49. As set out in Part B, LA-A2 (who was taken into care in the 1960s) was found dead in the bathroom of a Shirley Oaks cottage, having given evidence two years earlier in the trial of his house father Donald Hosegood. LA-A2’s sister recommended to the Inquiry that:

when a child or adolescent dies whilst being looked after in care, whether the death is suspicious or not, professional agencies should be completely transparent when communicating details with parents or guardians and family members.”[10]
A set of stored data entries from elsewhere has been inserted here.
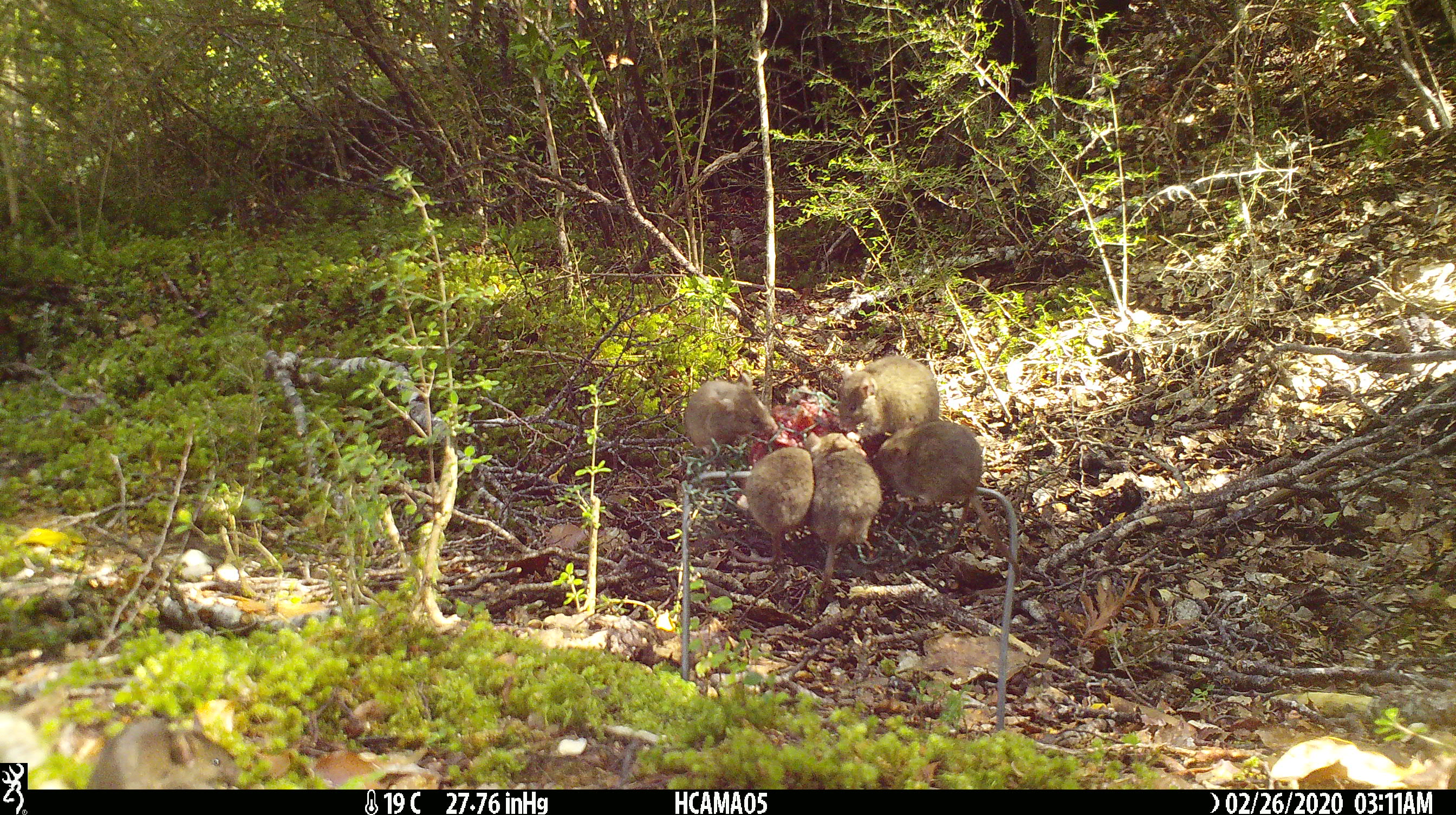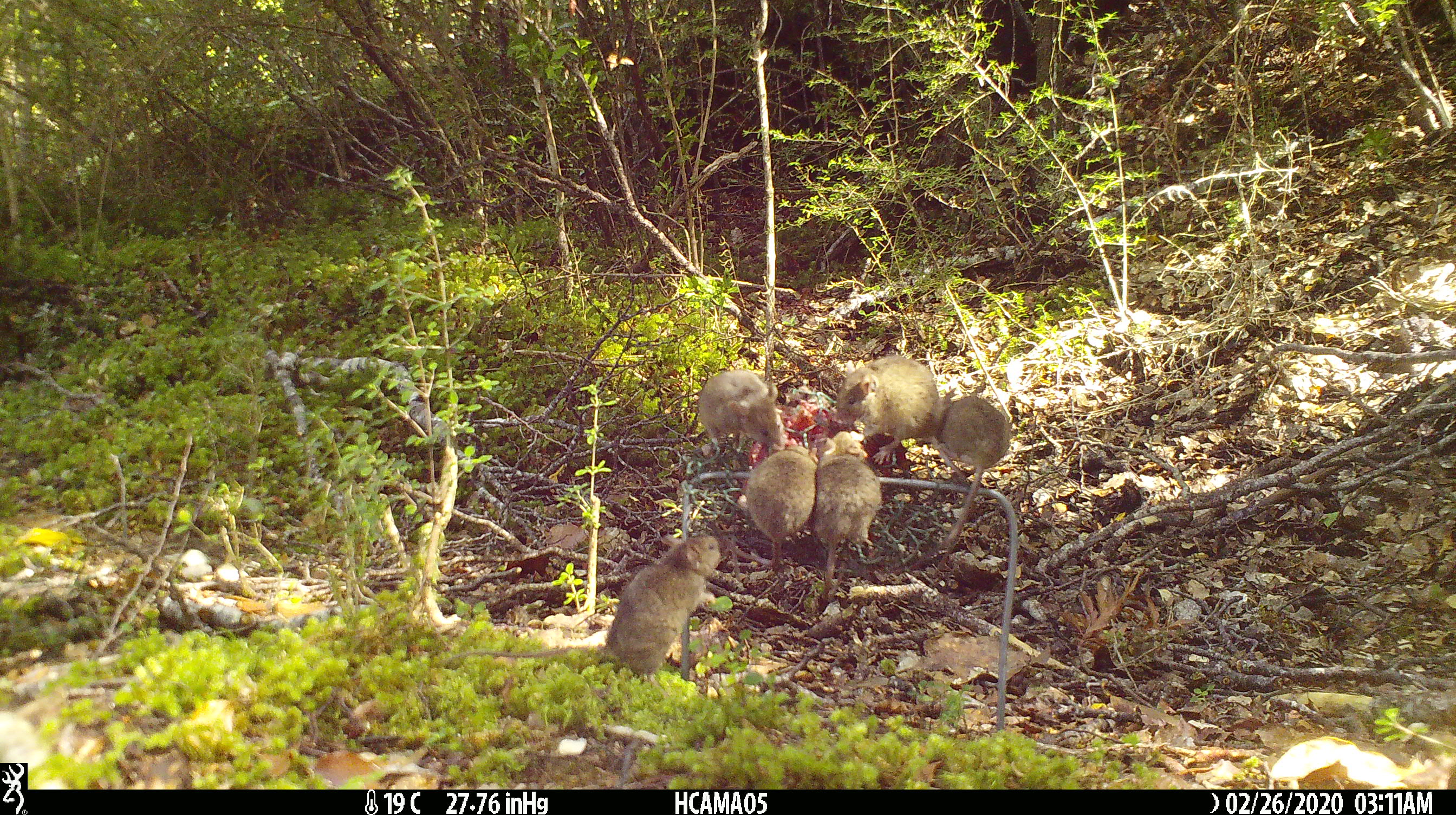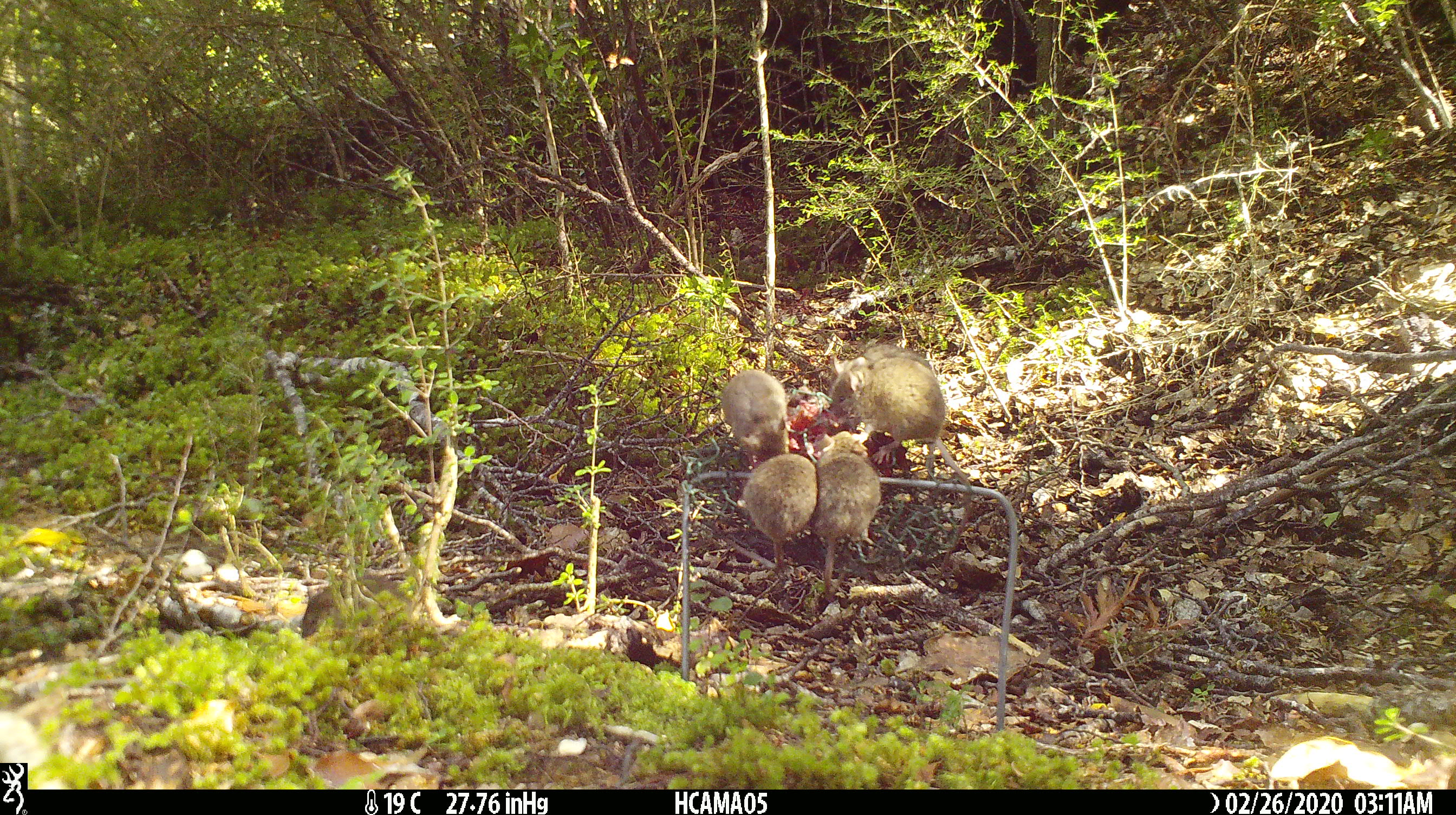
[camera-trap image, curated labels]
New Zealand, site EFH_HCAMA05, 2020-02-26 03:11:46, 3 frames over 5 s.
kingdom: Animalia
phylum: Chordata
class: Mammalia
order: Rodentia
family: Muridae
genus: Mus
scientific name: Mus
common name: mouse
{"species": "mouse (Mus)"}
50. In 1998, Helen Kenward (an independent consultant in child protection with 37 years’ experience) came to Lambeth Council to lead the Children’s Home in Lambeth Enquiry. One of her first tasks was to try and secure the records of children who had been in homes. She gave evidence to the Inquiry of the sheer difficulty involved even in this task because of the ways files were treated. She regarded the treatment of children’s files (which contained the record of their life stories) as emblematic of the chaos and the disrespect for children’s lives as well. She found a total lack of respect and extraordinary things written in those files. Professional curiosity should have meant that these were investigated – this was just basic social work. She regarded it as “not necessarily criminal, just basic social work was lacking”.[11] Ms Kenward found evidence of people lying about files, hiding them, denying working with or knowing individuals being investigated. She confirmed that workers who had been involved in the previous investigations were resentful and had to be reminded of a social worker’s duty of care. There were some who were subversive and withheld files, hiding them in drawers and cupboards.[12]
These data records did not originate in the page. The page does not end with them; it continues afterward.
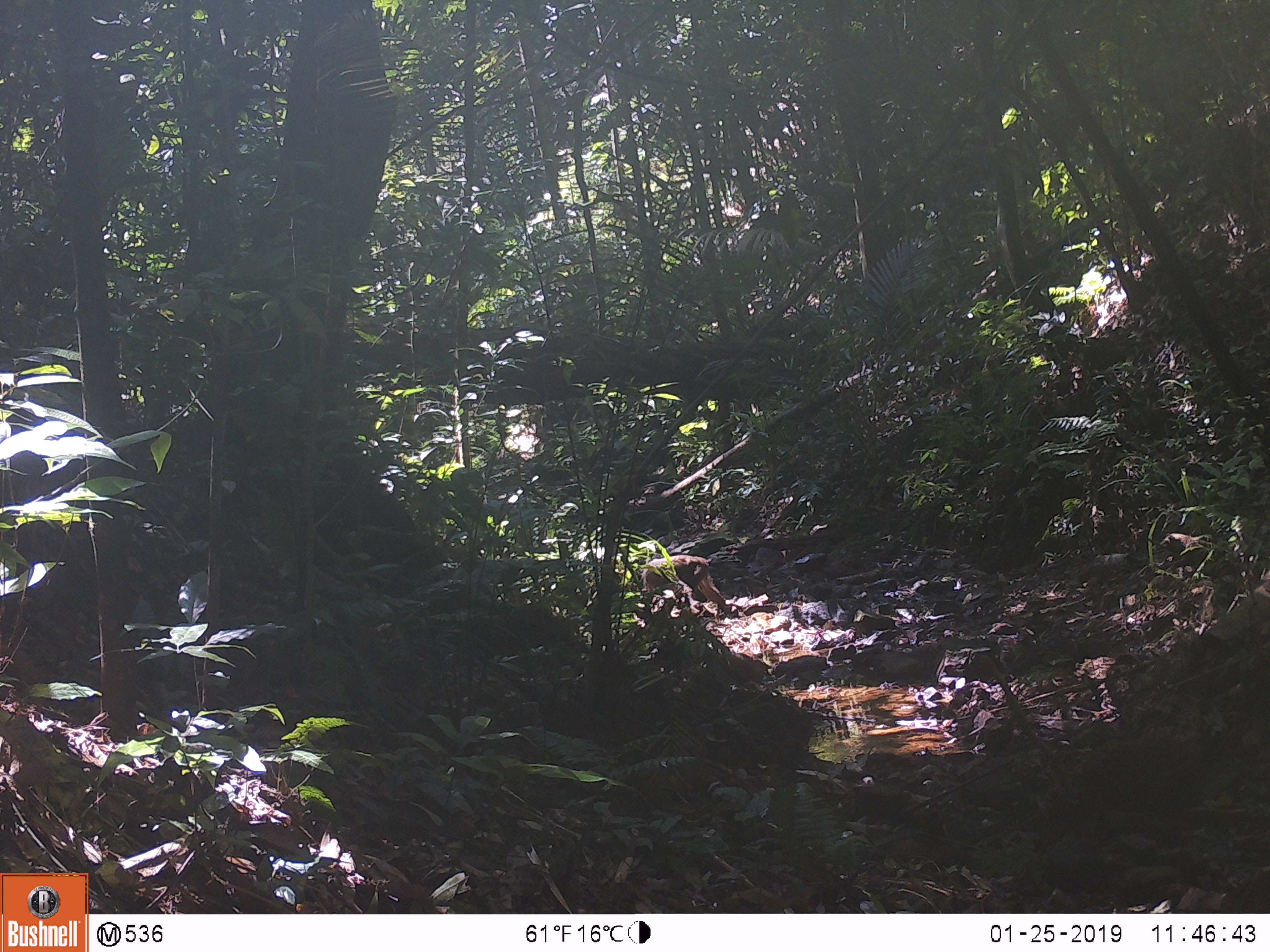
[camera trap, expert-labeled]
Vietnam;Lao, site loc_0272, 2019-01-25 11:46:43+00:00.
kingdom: Animalia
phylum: Chordata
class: Mammalia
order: Primates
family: Cercopithecidae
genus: Macaca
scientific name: Macaca arctoides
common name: stump-tailed macaque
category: stump tailed macaque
Stump tailed macaque (stump-tailed macaque) (Macaca arctoides). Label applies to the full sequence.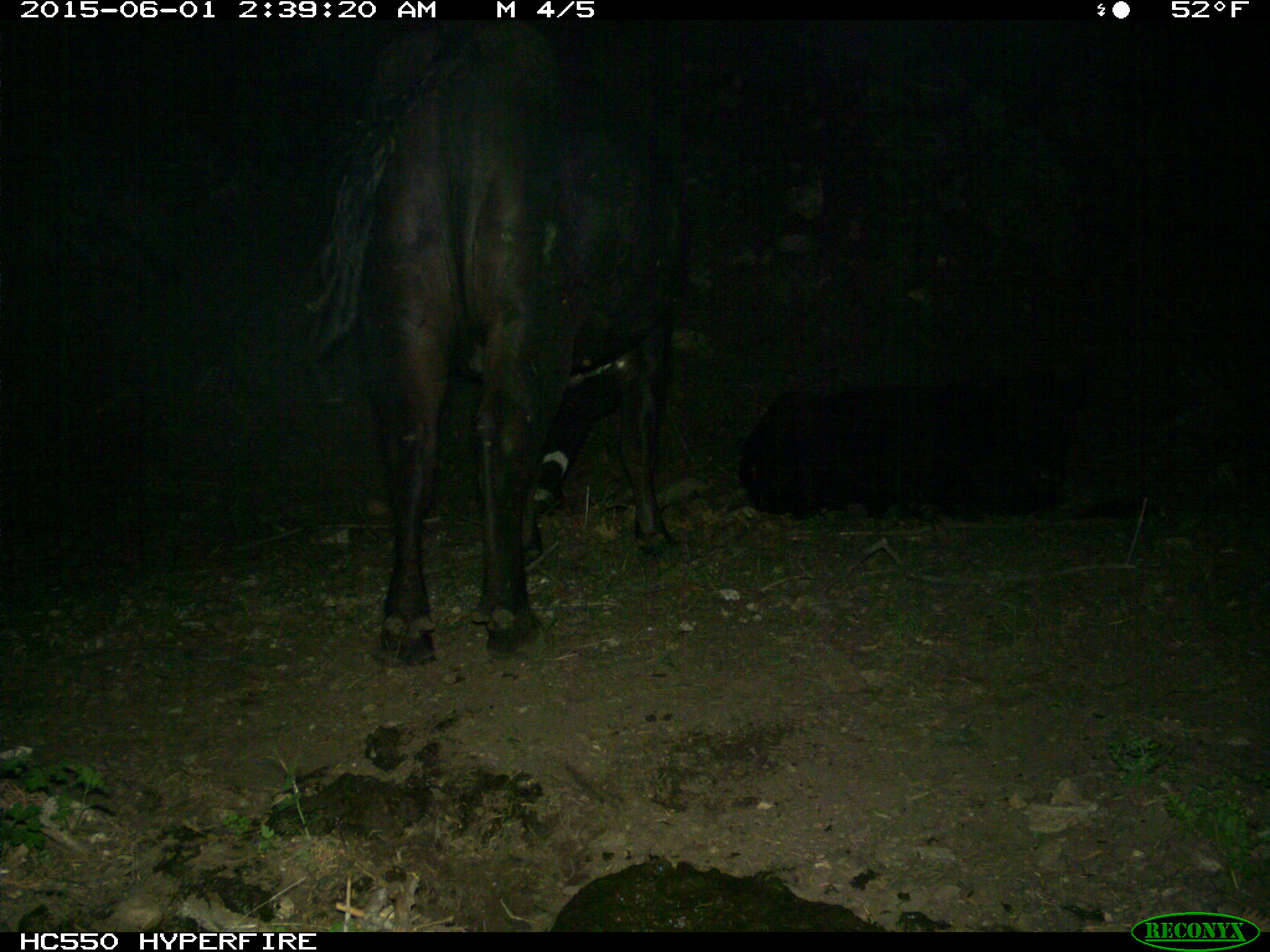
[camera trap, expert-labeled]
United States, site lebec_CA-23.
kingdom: Animalia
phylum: Chordata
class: Mammalia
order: Artiodactyla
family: Bovidae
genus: Bos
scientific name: Bos taurus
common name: domestic cow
51. Ms Kenward agreed that there was a culture of withholding, hiding and concealing information that was difficult. She also thought that there was a culture of lazy social work; she did not suggest that it was “all necessarily malevolent but … there was a lot of laziness about it”.[13] The files reflected that, and Ms Kenward suspected that social workers were reluctant to let CHILE look at the files because files had not been supervised and scrutinised in the normal social work way.
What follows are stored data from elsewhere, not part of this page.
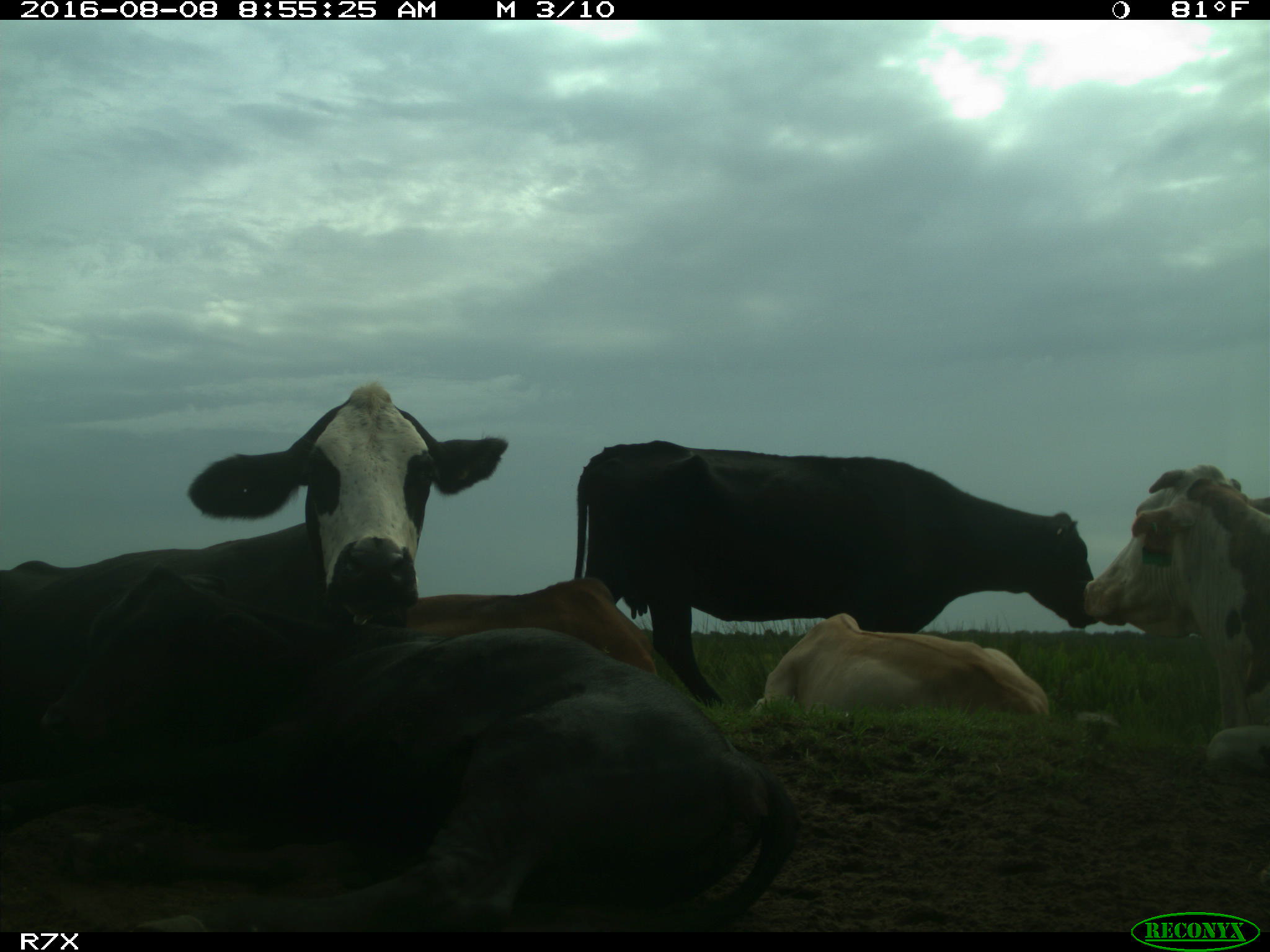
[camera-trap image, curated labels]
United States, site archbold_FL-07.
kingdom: Animalia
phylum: Chordata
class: Mammalia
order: Artiodactyla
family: Bovidae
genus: Bos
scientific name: Bos taurus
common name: domestic cow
52. A statutory duty to report all child deaths in care to the Department for Education (and its predecessors) did not come into effect until the early 1990s. It was not until the Children Act 2004 that a child death review process was introduced.[14] In response to a request from this Inquiry, Lambeth Council identified 15 known cases of children who died in its care between 1969 and 1992. It was unable to confirm if this figure was accurate or that its summary about those 15 children was comprehensive.[15] This figure is markedly different from the 48 deaths between 1970 and 1990 that were cited by Ms Gillian Delahunty (a senior training officer for residential child care from 1990 to 1991) in her 1992 dissertation.[16] Ms Delahunty told us that:

Statistics were required to be kept by local authorities and sent to the Department of Health on a range of things, including admissions to childcare and reasons for discharge, and they had a set of codes for each of the reasons for discharge, and one of the set of reasons for discharge was included deaths of children in care, and I collated those into this 20-year table and, you know, those were the figures that it came to. I’m sure I would have double-checked them, because, particularly for the years ’74 and and ’75, they did appear, you know, and do appear, particularly high. But unfortunately I no longer have the background papers.[17]

53. In the absence of underlying documents it is not possible to reconcile the two figures, 15 and 48. It is indicative of the chaotic record-keeping (even without an obligation to report all child deaths) and the lack of value placed on a child in care’s life that Lambeth Council was unable to provide this Inquiry with accurate and comprehensive figures and details for children who lost their lives whilst in the care of Lambeth Council.